There was a question about the possibilities of The Goonies II, something Sean said he would love to see happen. He spoke about The Goonies several times during the Q&A, always with great fondness. He said he’s thought about writing the script for The Goonies II himself, and has talked to Stephen Spielberg about the possibility. Mr. Spielberg recommended he get his thoughts on paper and then bring them to him. In fact, Sean said he mentioned this to Mr. Spielberg on Oscar night this year, and that his response was that the movie Sean had starred in had just swept the Oscars and Sean should take the night to enjoy that moment! He said he also saw Joey Pants (Joe Pantoliano, one of the Fratelli brothers in The Goonies) on Oscar night, and Joey asked about The Goonies II and said they needed to get working on it because he needs to put an addition on his house.

Sean also talked about telling Ain’t It Cool News that he would be interested in directing The Goonies II and getting a sharp message from The Goonies director Richard Donner about it. Sean wrote to Mr. Donner in response, reminding him that they had talked several times over the years about the sequel, and Mr. Donner’s response had always been, ‘There’s no money in it!’ Mr. Donner called Sean about it later and said he’d love to do The Goonies II, and Sean said he’d love to see him do it, and would only put forth that he was interested in directing it himself if Mr. Donner had already turned it down. Mr. Donner then asked what was up with the project, what the ideas were, and after Sean filled him in, gave Sean a kind of Ehhh, we’ll see response. At any rate, Sean said they were cleared up on that (he called Mr. Donner — whom he referred to as ‘Dick’ — his mentor, and said they had been close for years) and it remains to be seen what will happen with The Goonies II.

Someone else asked if Sean was away of The Goonies showing at ’80s film festivals, and Sean said he’d gone to one of those and been amazed by the audience reaction. He said people were saying the lines along with the characters and the theater was packed. Also, during his initial talk at the beginning, Sean had mentioned occasionally using lines from movies during speeches, and said his favorite was ‘This is our time.’ People always recognized and loved it, and Sean said he loved that speech and expected to be using it for the rest of his life.

Someone else asked if Elijah had ever called Sean after the MTV Movie Awards, and Sean laughed quite hard and said his daughter kept asking the same thing. Sean then said he hadn’t talked to Elijah recently because he was filming, somewhere in Eastern Europe. Several people in the audience yelled out, ‘Prague!’ and Sean make a scary face and said, ‘Creeeeeppppyyy.’

Sean said he has not yet seen the ROTK Extended Edition, but he anticipates about 40 extra minutes. He said there is a scene between Sam and Gollum on the stairs to Cirith Ungol that he’d really like to see in, where Sam says to Gollum that ‘if a hair on his (Frodo’s) head is missing’ Gollum would regret it. He said it is ‘Sam at his most intense and vicious and strong,’ and he really liked the scene.
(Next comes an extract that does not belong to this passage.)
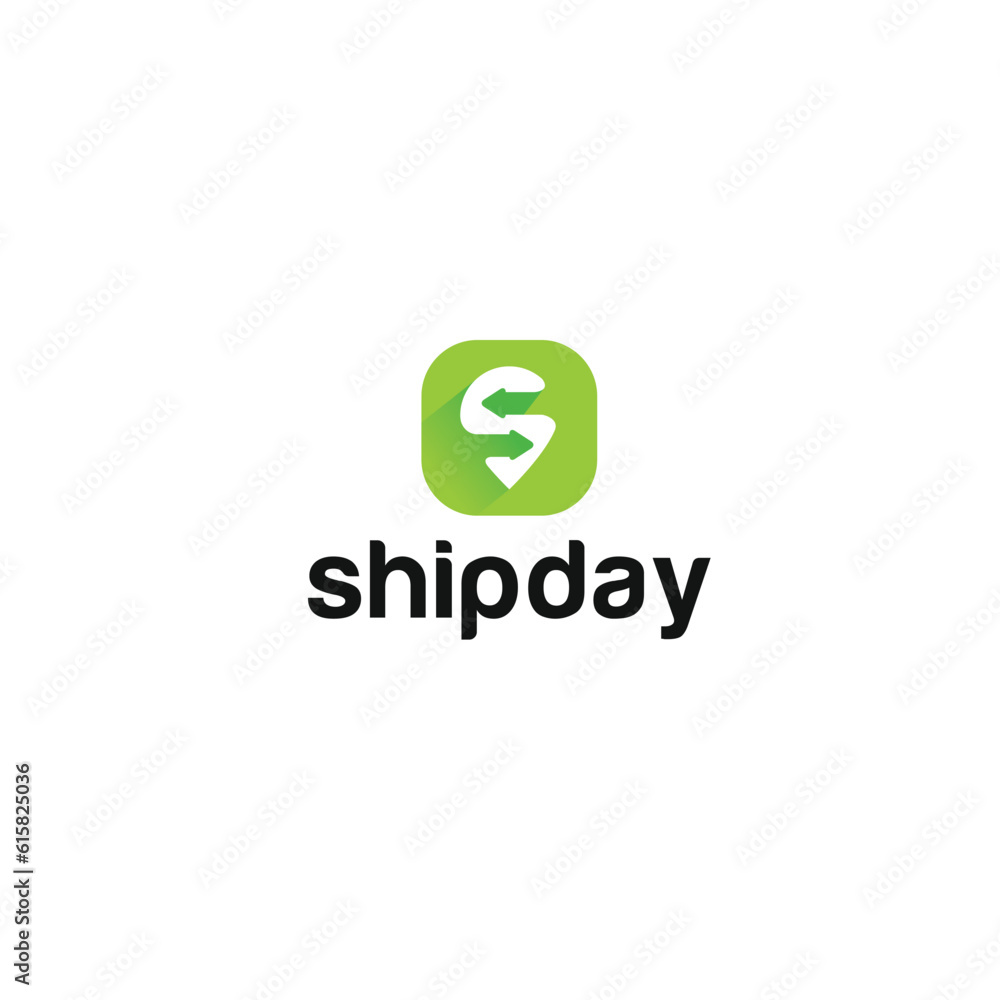 modern and simple s letter based pin shape logo. modern and simple s letter based pin shape logo.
Someone asked about Sean filming other movies with the other hobbit-actors, and he mentioned the script Dom and Billy are writing and said he has told them several times that he would love it if they would put in a small part for him. Someone asked if he’d like to direct that movie, and he said it wasn’t appropriate for him to even be thinking about that. He then called Dom and Billy a ‘modern Abbott and Costello,’ and said it would be a ‘crime against comedy for those two guys not to be in a contemporary movie together riffing on each other.’ He added that it would be an honor to work again with anyone who worked on LOTR, in front of or behind the camera.
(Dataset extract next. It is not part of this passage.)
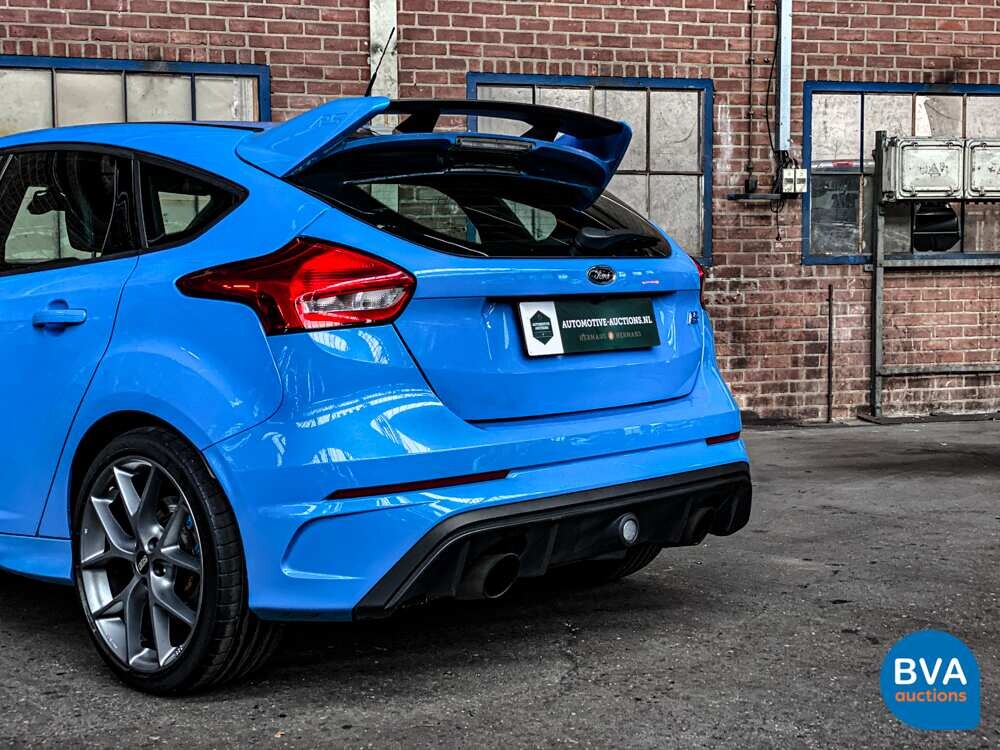 Ford Focus RS 350hp 2017 Schaltgetriebe NW-Modell RECARO.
And then we were out of time! It didn’t feel like an hour to me, but we got our full promised hour with Sean. I’ve posted some more personal thoughts about the signing and my experience at Origins elsewhere, but I’d like to say here that it was well worth the drive and I was glad I went. Sean was very down-to-earth and real — I felt like this was a guy who knows how much a gallon of milk costs and what his kid is studying in school at any given time. He just exuded warmth and sincerity, and truly seemed to enjoy being with the fans.